[FFmpeg-devel] Proposed vf_decimate enhancement
Ray Cole
the.other.ray.cole at gmail.com
Tue Sep 29 04:31:59 CEST 2015
I hope this is the appropriate place to propose an enhancement. This is the first time I've offered up code to any open source project...so be gentle :-)
First, I love ffmpeg. Wonderful software and thank you for your efforts.
I have been pulling down a number of movies back to 24 FPS (24000/1001) using fieldmatch and decimate. However decimate seemed to drop incorrect frames from time-to-time particularly on scenes with little motion. The pullup filter likewise made poor decisions under similar circumstances.
So...I modified vf_decimate and it is working very well for me. I make no claims that the enhancements would work for anyone else. My source is 1080i 29.97 fps movies recording from component video. I'm pulling down to 24 fps (24000/1001 actually).
The changes are:
1) The total and max diffs are used to find the lowest frame to drop rather than just the max diff. If these two methods disagree with one another then it goes through a 'conflict resolution'. The conflict resolution checks to see if either method matches the most commonly-dropped frame (a simple short-term history of drops is retained for this purpose). If so, the most commonly-dropped frame is assumed to be correct. If they do not match then it uses the last dropped frame. This keeps the filter from varying the frame drop so often and made a big difference in detection, at least with the stuff I'm working with.
2) The existing vf_decimate allows frame 4 to be dropped immediately followed by frame 0 whereas frame 3 dropped could never be followed by frame 4 dropped - similar with frames 0 through 2. Having 2 frames in a row eligible to be dropped seems wrong and the biggest issue I had was when the drop cycle was hitting frame 4. So I put in some code that says if the last frame dropped was frame 4 then frame 0 and frame 1 is not eligible for drop. If frame 3 was last dropped then frame 0 is not dropped. This enforces 2 undropped frames between drops. I'm not "married" to this...but it did help quite a bit.
3) I had one movie where frame 4 was ALWAYS the correct frame to drop...so I added an option to 'lock on' to a pattern in 1 of 2 ways. The first way is for someone to pass force_drop=x where x is the frame number to drop each time. The other is passing lock_on=1 to tell it to figure out what frame it should lock onto. I mainly used this to assist in finding places where the code was dropping incorrect frames. I'm not sure I really consider this 'useful' for anything other than such testing where you know what should be dropped.
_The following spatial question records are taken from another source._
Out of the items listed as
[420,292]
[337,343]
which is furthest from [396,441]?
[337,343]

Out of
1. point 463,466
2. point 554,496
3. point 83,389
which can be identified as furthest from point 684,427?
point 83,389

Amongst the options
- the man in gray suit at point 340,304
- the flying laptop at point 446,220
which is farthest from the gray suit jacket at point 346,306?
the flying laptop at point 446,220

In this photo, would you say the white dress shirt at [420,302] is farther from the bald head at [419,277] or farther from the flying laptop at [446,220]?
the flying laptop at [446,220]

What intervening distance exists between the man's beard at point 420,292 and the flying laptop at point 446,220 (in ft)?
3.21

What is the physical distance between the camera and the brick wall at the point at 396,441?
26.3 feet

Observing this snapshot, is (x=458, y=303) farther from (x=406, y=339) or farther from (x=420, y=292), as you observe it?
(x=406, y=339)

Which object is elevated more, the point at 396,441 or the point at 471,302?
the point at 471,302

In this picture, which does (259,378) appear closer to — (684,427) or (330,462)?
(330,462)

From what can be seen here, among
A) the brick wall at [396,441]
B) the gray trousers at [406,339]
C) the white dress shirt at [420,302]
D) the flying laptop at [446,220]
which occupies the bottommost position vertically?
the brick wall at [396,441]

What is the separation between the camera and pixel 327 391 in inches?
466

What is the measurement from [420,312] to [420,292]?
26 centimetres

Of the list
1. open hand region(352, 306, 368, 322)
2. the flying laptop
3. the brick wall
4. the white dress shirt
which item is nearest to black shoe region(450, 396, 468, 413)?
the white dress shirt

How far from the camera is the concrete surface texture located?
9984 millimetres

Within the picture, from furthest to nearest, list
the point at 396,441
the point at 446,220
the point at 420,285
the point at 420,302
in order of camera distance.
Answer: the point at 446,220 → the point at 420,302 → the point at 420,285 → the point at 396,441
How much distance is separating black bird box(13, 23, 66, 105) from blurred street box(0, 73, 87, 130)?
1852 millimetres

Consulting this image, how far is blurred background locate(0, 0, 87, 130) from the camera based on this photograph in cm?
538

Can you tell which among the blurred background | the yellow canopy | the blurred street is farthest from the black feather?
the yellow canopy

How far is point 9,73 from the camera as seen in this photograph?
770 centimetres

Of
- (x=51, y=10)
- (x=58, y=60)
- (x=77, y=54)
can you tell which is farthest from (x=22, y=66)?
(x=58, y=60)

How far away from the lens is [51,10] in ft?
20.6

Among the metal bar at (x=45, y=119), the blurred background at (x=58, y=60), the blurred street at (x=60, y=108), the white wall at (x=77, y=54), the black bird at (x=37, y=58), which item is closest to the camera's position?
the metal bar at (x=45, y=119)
It still goes through all the computations as before but insists on dropping the specified frame and noting if the computations resulted in a different frame than requested.
I realize the attached code needs cleanup to conform to standards but I just wanted to put it up for discussion. The first change above is really the major change and it could (obviously) be enabled/disabled by an option to decimate if desired.